On day four, after more unsuccessful phone calls than we can count, my precarious situation climbed to a whole new level. Cool Whip went to work with me. Have mercy. What did I get myself into? As I fed him in between various duties at my desk, I could feel my anxiety climb to a new level as well. This is ridiculous. How did I become a mama bird? Sometimes I feel ill-equipped to be a mama human, so this is definitely not in my wheelhouse . . . or should I say birdhouse.
Thankfully, Cool Whip only experienced one “take your pet to work day” as amazing neighbors and friends helped a mama out. Eventually, one neighbor put me in touch with a bird rescuer, and by day six, I was on my way to a dear person who was rescuing me just as much as she was rescuing this bird.
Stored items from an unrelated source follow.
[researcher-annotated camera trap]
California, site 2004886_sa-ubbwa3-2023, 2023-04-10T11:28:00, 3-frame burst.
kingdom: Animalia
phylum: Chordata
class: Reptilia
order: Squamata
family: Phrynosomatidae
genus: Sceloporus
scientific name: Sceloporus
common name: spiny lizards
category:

On the 30-minute drive, with Cool Whip on the heated seat beside me, my thoughts went to the old hymn “His Eye is On the Sparrow.” Through our experience with Cool Whip, the truth of these words came to life.
As I changed the paper towels in Cool Whip’s nest, I was transported back to those early motherhood days and recalled so many ways God has provided. As I received advice, feeding help, and ultimately a new, more capable home for this bird, I was reminded of how we all need community.
Much to our surprise, our prehistoric-looking baby turned out to be a woodpecker. Not even close to a dinosaur. Some species of woodpeckers practice cooperative breeding. They live as a tribe and non-parents and extended family will help raise the young. What a cool picture of mentorship. Woodpeckers are also one of the few bird species that co-parent. The dads are more involved and more helpful than most other birds. I know I am truly blessed to have a husband of this species.
It’s so easy to get overwhelmed. But like the hymn beautifully proclaims, “Why should I feel discouraged, why should the shadows come, why should my heart be lonely, and long for heav’n and home; when Jesus is my portion? My constant Friend is he; His eye is on the sparrow, and I know he watches me.”
Weeks later, when it came time for Cool Whip to fledge, he was an unrecognizable beauty of a bird. The rescue sent us photos and told us it is not unusual for woodpeckers to return to their place of birth. I knew the chances were slim, as we were miles from where he was being released. So you can imagine my surprise one morning when I opened the blinds and was greeted by a red-bellied woodpecker that looked just like our former feathered friend. There is no way to know for sure if that was our guy, but I know that God used that bird to encourage me.
I had been a part of keeping a wild animal alive, for goodness’ sake. I know God will provide for these roles He’s called me to, including the role of mom and stepmom. And the occasional bird mom. His eye is on Cool Whip, so I know he watches over me.